Give again exactly the lines that stretch from the one with "scientific name: Loxodonta africana" to the end of the data below, including both of those lines and nothing else.
#### EXERCISE INPUT ####
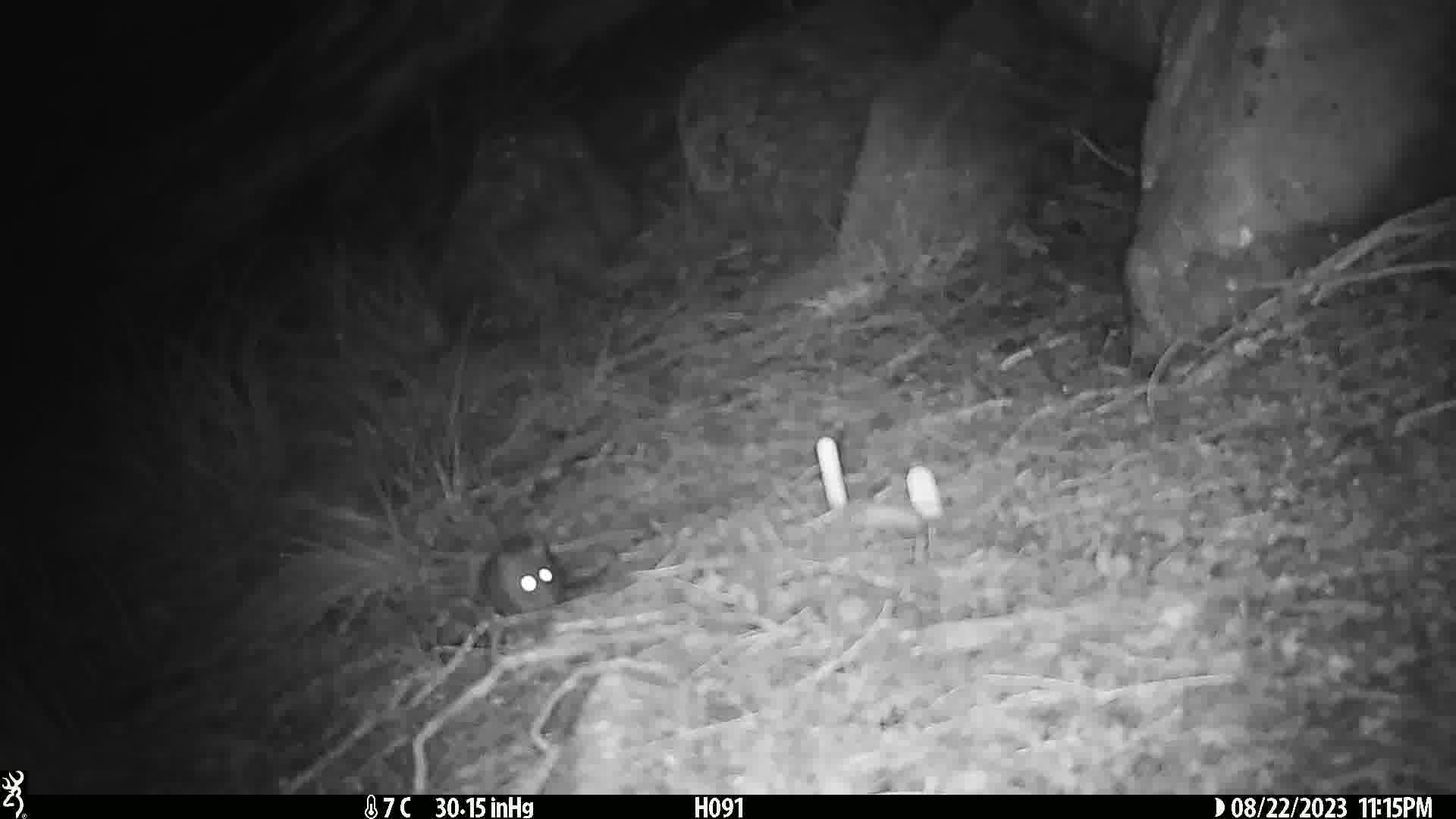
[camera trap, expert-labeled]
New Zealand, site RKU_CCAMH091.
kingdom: Animalia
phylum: Chordata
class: Mammalia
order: Rodentia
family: Muridae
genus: Rattus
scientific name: Rattus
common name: rat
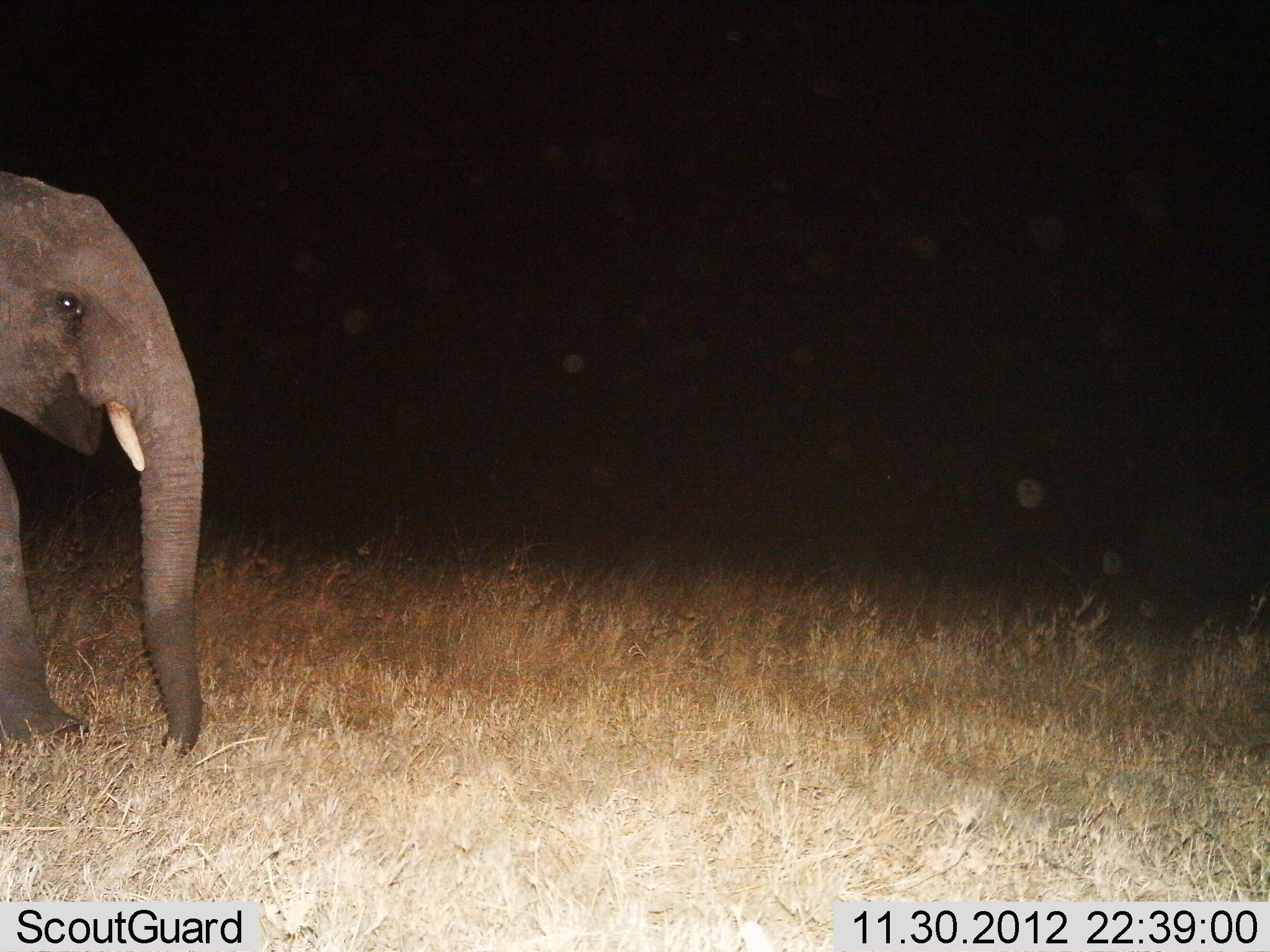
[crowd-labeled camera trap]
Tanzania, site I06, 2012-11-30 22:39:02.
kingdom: Animalia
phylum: Chordata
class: Mammalia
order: Proboscidea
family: Elephantidae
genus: Loxodonta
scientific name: Loxodonta africana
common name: african bush elephant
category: elephant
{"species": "elephant (african bush elephant) (Loxodonta africana)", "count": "1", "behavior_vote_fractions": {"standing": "53%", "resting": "0%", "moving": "50%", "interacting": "0%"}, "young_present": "8%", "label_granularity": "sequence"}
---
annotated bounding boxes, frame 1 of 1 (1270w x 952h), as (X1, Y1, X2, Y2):
animal: (0, 164, 207, 756)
####
** YOUR SOLUTION **
scientific name: Loxodonta africana
common name: african bush elephant
category: elephant
{"species": "elephant (african bush elephant) (Loxodonta africana)", "count": "1", "behavior_vote_fractions": {"standing": "53%", "resting": "0%", "moving": "50%", "interacting": "0%"}, "young_present": "8%", "label_granularity": "sequence"}
---
annotated bounding boxes, frame 1 of 1 (1270w x 952h), as (X1, Y1, X2, Y2):
animal: (0, 164, 207, 756)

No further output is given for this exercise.